Geoffrey Parker : La révolution militaire. La guerre et l’essor de l’occident
Folio Histoire Gallimard

Cet ouvrage est une réédition de la traduction française publiée en 1993 du titre original anglais des presses universitaires de Cambridge paru en 1988.
Ce livre est particulièrement intéressant, au-delà du public traditionnel des familiers de la chose militaire, et nous en comptons quelques-uns chez les Clionautes, pour les professeurs d’histoire de tous les ordres d’enseignement, du second degré à l’enseignement supérieur en passant par les classes préparatoires. L’intérêt de cet ouvrage est d’établir le lien entre le processus très souvent étudié de la révolution industrielle et du phénomène de mutation de l’ordre militaire qui affecte l’Occident contre le début du XVIe siècle est celui du XIXe. Très heureusement publié dans une collection à petit budget, cet ouvrage présente également l’intérêt d’apporter une vision globale sur toutes les questions militaires, y compris dans les relations avec les mondes africains, moyen orientaux, méso-américains et extrêmes orientaux. De ce point de vue, notamment pour les questions qui surprennent parfois et qui suscitent également des polémiques intéressées toute référence à des casaleries n’est pas une coïncidence , à propos des empires africains du Mali, du Ghana et du Songhai, cet ouvrage est particulièrement précieux.

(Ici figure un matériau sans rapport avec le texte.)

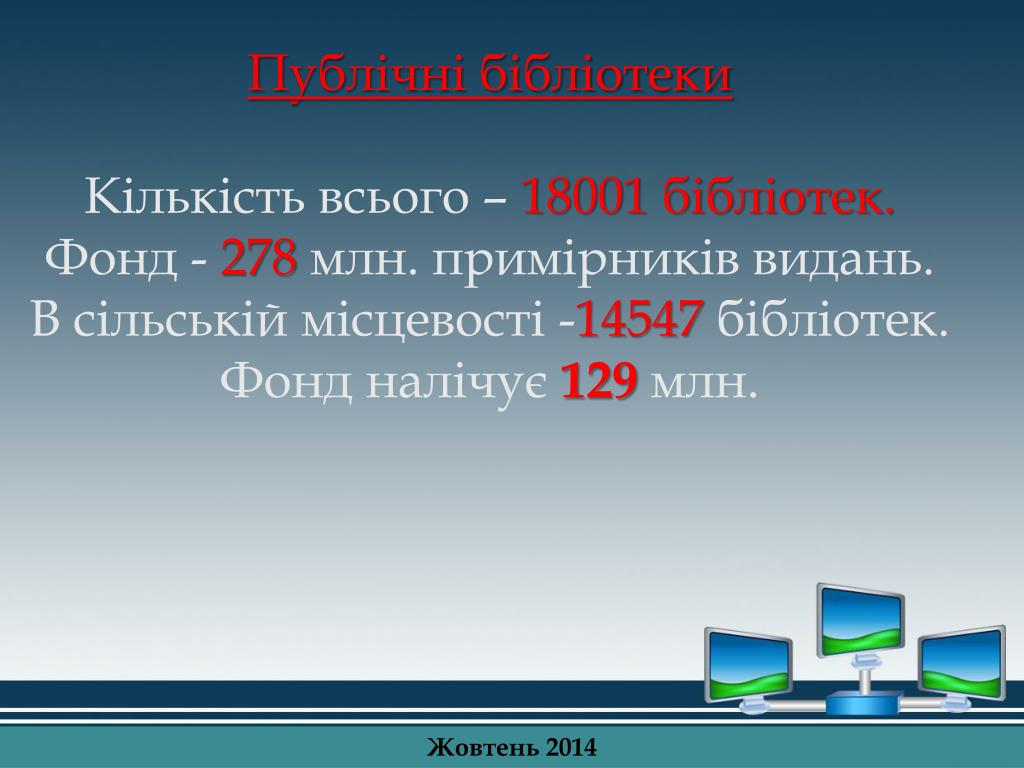 Публічні бібліотеки

Кількість всього – 18001 бібліотек.
Фонд - 278 млн. примірників видань.
В сільській місцевості -14547 бібліотек.
Фонд налічує 129 млн.

Жовтень 2014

L’œuvre de Geoffrey Parker permet de comprendre comment le monde occidental a pu imposer sa supériorité aux différents empires qu’il a affrontés. La question de l’utilisation des armes à feu n’est qu’une partie du problème. Il faut attendre le milieu du XIXe siècle, et encore mieux l’apparition de la mitrailleuse et du tir en rafale pour que la question se pose réellement. Dans l’affrontement entre les armées occidentales et les populations qui sont soumises, ce sont les questions d’organisation, de logistique et de conception de la guerre qui font la différence.
On retrouve cet argumentaire dans plusieurs chapitres de l’ouvrage et notamment celui qui concerne « la guerre des services », au sens où l’on entend tout ce qui relève de l’équipement, des approvisionnements, bref de la logistique.

L’armée permanente

Au début de la période traitée c’est bien la question de l’armée permanente qui pose les bases d’une organisation militaire intégrée, aussi bien sur terre que sur mer. Pour ce qui concerne la marine, Geoffrey Parker explique comment et pourquoi les îles britanniques se sont peu à peu imposées, en reprenant ce qu’il y avait de meilleur dans les marines espagnoles et hollandaises. Au passage, et aux côtés de développements techniques intéressants comme l’apparition de l’affût roulant pour les pièces d’artillerie de marine, l’auteur explique que face à la Chine, au Japon, et surtout à la Corée, avec ses navires tortues, ancêtres des cuirassés modernes, le monde occidental a eu des difficultés, jusqu’à la révolution de la vapeur et du canon à tir rapide. Encore une fois la démonstration de force de 1853 du commodore Perry en rade de Tokyo rappelle cette domination de l’Europe à partir du milieu du XIXe siècle.
Le livre rappelle des éléments intéressants sur les armées européennes dont certaines, comme l’armée suédoise au XVIIe siècle faisaient trembler l’Europe avant que la bataille de la Poltava en 1720 ne mette un terme à cette aventure.

De la terre à la mer

Le livre comporte des illustrations dont certaines sont difficilement lisibles en édition de poche, qui montrent des points particuliers des arguments de l’auteur. Les gravures des fortifications pour la guerre de siège, l’organisation des défenses, largement reprise par Vauban, à partir de ce que l’on appelle des le seizième siècle « la trace italienne », la mise en œuvre des systèmes de santé et les systèmes de batteries, apportent des éclairages pertinents aux propos de l’auteur.
Parmi les réflexions que la lecture de cet ouvrage suscite, on peut retrouver une analyse en termes de causalité circulaire : qui de la révolution militaire ou de la révolution industrielle a pu susciter le décollage économique de l’Occident, et par voie de conséquence le retard pris par les autres grandes civilisations ? La question ne relève pas simplement d’un jeu intellectuel, dans l’analyse historique des sociétés, on sait que les questions militaires exigent une forme d’excellence technique qui favorise l’innovation qui irrigue ensuite l’économie « civile ». Ce sont peut-être des facteurs culturels dans d’autres cultures, qui favorisaient l’exploit guerrier individuel au détriment de l’action coordonnée de la piétaille, qui explique comment le monde occidental a pu s’imposer et dominer le monde. Mais les armes qui ont forgé cette victoire ont depuis, largement été reprises par les puissances non européennes qui disputent aux anciennes grandes puissances le leadership dont elles ont été privées pendant quelques siècles.